Russia is putting its best foot forward as host to finance ministers from some of the world's richest nations.
The two-day meeting will showcase Russia's position as a full member of the elite club, which includes the United States, France, Germany, Italy, Britain, Canada and Japan.
Energy security tops the agenda at the gathering, with Moscow eager to end doubts about its reliability as a supplier of gas and oil.
Russia's reputation as a steady source was badly shaken on New Year's Day, when the energy firm, Gazprom, cut gas exports to neighboring Ukraine in a bitter price dispute.
The move also lowered the flow of gas to most of Europe, and critics charged that the Kremlin was using its vast energy reserves as a political weapon.
Exceptionally cold weather has since led to new shortfalls in gas supplies, forcing countries such as Italy to take special measures to cope with the shortage.
Before the dispute with Ukraine, President Vladimir Putin announced that Russia's main goal for its chairmanship of the G-8 would be energy security.
Viktor Kremenyuk with the USA-Canada Institute in Moscow says, now the issue could end up being more contentious than Mr. Putin planned.

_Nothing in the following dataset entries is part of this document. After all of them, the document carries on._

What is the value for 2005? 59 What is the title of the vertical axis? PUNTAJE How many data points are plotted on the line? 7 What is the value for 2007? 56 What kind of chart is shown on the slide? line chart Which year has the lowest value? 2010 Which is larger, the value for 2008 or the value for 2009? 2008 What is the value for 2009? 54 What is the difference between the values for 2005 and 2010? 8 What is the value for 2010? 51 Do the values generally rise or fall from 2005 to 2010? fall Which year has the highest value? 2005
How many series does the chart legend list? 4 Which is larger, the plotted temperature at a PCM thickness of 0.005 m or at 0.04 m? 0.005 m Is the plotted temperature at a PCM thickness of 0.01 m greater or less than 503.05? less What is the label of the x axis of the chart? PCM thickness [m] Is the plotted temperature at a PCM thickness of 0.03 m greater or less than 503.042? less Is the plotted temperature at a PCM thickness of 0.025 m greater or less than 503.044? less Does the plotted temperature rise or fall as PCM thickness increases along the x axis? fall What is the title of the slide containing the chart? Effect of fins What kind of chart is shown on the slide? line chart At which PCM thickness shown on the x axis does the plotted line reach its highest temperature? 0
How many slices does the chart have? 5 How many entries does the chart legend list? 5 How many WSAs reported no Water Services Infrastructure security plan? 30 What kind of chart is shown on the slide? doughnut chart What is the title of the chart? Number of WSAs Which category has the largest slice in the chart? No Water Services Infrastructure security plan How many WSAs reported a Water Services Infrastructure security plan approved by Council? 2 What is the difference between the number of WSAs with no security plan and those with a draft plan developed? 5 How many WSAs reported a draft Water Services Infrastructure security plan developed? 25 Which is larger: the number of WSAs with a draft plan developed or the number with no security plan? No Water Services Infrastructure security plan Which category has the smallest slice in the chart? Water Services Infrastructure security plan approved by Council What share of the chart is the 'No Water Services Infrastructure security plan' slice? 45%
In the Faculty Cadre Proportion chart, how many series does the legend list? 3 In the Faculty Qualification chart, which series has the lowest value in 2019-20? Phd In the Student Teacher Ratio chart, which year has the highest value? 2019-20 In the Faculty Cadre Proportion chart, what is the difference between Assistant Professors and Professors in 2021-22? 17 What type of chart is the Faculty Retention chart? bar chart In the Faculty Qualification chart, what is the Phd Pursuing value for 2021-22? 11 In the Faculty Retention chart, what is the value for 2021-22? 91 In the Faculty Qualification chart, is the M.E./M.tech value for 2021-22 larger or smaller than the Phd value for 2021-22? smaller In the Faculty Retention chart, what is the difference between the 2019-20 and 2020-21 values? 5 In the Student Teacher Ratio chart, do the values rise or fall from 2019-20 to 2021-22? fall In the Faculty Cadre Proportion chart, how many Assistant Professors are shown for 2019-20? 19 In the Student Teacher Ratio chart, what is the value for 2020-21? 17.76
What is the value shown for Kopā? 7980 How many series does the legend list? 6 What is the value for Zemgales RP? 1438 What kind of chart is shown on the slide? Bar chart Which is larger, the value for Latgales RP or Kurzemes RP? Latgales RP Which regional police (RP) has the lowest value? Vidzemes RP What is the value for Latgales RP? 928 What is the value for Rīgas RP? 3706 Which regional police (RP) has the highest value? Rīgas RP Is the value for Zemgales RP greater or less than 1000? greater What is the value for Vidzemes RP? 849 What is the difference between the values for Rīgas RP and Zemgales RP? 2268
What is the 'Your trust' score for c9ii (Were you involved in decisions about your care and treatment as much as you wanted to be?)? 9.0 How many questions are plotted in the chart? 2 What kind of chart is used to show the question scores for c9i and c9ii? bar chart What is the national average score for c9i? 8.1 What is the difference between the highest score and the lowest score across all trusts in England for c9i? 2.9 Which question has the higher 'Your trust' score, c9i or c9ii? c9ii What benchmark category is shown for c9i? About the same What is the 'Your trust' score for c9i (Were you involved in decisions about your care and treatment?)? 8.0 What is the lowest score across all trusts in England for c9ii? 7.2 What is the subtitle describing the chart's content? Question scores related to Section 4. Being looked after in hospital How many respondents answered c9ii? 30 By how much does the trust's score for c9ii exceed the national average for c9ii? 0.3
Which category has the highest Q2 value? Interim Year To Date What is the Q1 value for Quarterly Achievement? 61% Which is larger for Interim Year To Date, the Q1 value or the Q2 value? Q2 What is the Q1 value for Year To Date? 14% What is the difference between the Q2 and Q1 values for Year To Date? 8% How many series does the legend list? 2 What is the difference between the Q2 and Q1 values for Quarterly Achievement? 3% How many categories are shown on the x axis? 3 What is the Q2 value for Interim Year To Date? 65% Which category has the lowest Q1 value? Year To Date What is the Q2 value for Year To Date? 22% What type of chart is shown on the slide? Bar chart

"It may invite an attempt by some Western nations to suggest an alternative strategy of the energy security, which will mean fragmentation of the sources of supply," said Kremenyuk. "Not to let any supplier to take the quota of more than say 10,15 percent of the whole supplies."
Currently, Russia provides some European countries with close to half of their natural gas.
The issue has become so important, the finance ministers are expected to lay the groundwork for a meeting of G-8 energy ministers in March.
The primary meeting under Russia's leadership then follows in July, when the top leaders will gather in St. Petersburg, along with delegations from various non-G-8 countries.
Russian Finance Minister Alexei Kudrin says, all of this demonstrates that Russia's time as a full-fledged part of the group has come.
"In the near future, the transformation of the G-7 into the G-8 will finally be finished, and Russia will become a full member," said Kudrin. "Our partners in the G-8 are supporting us in this process."
The weekend meeting will also focus on the impact that infectious diseases have on the world economy, as well as mechanisms to deal with economic crimes, such as money laundering.